I’m making a program that will read a certian kind of file. These files must be read byte-by-byte, so I use a java utility to do it. The problem is the higher ASCII characters. For example, when java reads the ö character, it reads it from byte F6 (Unicode encoding?). However, when I write the file again with AS, I am forced to write as a string to avoid all those extra null characters, and it writes that character as byte 9A due to the Mac OS Roman encoding that my system uses. Is there any way to save the text in the same encoding it started with? Maybe something that can just get rid of all the null characters that writing as Unicode puts in there?
Those null characters are supposed to be there; They are part of UTF-16 (Unicode text
in AS). A likely problem is that the written output doesn’t have a BOM to indicate that it is UTF-16. You might also consider writing as UTF-8 («class utf8»
in AS).
UTF-8 wriktes ö as C3 B6, which is one too many bytes, and Unicode writes it as 00 F6, which is good except for the null at the front. I know the null characters are supposed to be there in text files, but the files that I’m writing aren’t just text; they are tree structures that have a very rigidly-defined byte layout. Adding null characters between every byte would destroy the structure of the file.
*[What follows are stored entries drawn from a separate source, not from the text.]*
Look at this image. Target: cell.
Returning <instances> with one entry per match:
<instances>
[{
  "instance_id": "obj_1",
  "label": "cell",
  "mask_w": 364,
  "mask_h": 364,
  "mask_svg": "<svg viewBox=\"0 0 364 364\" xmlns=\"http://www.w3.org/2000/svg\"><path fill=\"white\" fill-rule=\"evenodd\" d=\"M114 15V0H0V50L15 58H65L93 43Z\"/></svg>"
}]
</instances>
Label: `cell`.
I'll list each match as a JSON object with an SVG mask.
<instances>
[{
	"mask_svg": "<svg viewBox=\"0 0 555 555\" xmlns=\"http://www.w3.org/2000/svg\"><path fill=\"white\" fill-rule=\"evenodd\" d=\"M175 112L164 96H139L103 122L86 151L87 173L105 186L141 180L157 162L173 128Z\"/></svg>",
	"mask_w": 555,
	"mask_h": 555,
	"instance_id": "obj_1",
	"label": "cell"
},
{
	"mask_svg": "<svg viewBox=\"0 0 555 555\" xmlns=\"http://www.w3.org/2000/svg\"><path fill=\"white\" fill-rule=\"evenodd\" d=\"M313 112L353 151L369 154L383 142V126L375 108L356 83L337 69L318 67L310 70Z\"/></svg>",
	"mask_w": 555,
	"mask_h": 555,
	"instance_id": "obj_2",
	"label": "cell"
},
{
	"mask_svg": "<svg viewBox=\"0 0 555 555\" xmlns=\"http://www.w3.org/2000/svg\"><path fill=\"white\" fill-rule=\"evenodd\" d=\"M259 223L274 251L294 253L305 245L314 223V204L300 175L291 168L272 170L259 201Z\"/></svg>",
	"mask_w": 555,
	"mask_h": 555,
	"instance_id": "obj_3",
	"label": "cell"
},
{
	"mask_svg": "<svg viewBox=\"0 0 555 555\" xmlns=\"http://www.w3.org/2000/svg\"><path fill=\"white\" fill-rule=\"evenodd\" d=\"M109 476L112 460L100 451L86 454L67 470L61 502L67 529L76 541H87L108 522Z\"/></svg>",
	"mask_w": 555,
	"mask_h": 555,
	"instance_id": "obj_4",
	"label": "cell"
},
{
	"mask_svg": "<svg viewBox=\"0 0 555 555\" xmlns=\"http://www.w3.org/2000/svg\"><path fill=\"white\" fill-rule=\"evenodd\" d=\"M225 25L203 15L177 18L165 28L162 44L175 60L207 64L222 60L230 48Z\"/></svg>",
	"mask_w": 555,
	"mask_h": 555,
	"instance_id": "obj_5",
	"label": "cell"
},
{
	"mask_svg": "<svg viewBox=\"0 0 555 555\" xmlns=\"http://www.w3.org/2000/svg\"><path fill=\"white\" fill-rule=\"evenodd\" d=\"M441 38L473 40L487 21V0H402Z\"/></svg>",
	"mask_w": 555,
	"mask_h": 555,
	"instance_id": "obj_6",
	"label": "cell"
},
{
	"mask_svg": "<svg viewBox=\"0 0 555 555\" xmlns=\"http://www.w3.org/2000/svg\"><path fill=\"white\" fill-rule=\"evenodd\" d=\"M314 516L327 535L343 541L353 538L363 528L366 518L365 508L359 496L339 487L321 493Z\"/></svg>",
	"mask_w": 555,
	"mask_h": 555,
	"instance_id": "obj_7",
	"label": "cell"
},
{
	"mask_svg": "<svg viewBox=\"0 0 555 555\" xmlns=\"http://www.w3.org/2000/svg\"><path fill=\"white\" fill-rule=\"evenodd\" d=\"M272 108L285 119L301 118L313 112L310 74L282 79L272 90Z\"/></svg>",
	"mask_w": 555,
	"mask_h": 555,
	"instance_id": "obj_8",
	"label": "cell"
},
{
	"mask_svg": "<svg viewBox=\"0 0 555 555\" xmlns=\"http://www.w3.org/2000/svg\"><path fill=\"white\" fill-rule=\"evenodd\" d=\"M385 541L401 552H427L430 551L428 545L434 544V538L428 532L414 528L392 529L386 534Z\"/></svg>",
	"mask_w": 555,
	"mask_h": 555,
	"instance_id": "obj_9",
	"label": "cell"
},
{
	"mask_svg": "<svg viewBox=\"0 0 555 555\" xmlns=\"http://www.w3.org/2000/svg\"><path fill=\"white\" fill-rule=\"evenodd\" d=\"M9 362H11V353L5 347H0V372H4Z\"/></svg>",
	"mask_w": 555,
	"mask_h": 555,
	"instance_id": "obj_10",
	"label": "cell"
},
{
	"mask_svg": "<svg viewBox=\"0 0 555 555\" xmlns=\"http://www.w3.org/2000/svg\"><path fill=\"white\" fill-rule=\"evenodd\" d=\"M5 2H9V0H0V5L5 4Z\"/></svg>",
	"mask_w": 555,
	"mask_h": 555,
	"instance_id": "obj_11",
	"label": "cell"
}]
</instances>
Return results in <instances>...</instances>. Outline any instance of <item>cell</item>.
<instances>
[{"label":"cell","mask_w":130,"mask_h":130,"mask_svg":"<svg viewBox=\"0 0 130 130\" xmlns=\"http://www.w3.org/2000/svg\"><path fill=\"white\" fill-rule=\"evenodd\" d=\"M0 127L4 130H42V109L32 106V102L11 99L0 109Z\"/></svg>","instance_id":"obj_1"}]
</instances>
My goal is to open a file into a readable format with my program and then save it without making any changes and have it be the same, byte for byte.
What encoding is your source file?
The file that the java program reads is created by another java program using FileOutputStream.write. The java program that reads the tree format looks at each few bytes and prints the result to Standard Out using a PrintStream initialized to UTF-8. But I get the text into the AS app with
do shell script "java reader " & (quoted form of inpFile)
Once inside the application, the text is stored in a table view by using text item delimiters so it can be edited. It is then written to the output file as a string.
Yeah, this program is complicated :D.
If there’s a better way to get the text from the java program, I would be glad to hear that too. But I posted a thread about it a few days ago in the Xcode forum and nobody replied, so I assume there isn’t a way.
Problem solved. I wrote another java utility that would take the string and cast each character separately to a byte. The normal String.getBytes() method didn’t work because of my computer’s normal encoding. I suppose this works because java uses a different basic encoding.
If there was an operation like “ascii nunmber of” for unicode, this whole thing could have been avoided. sigh. . . .
Would either of these be helpful (altering them if needed)?
http://bbs.applescript.net/viewtopic.php?pid=55869#p55869
http://mjtsai.com/blog/2003/10/04/unicode_applescript_strin/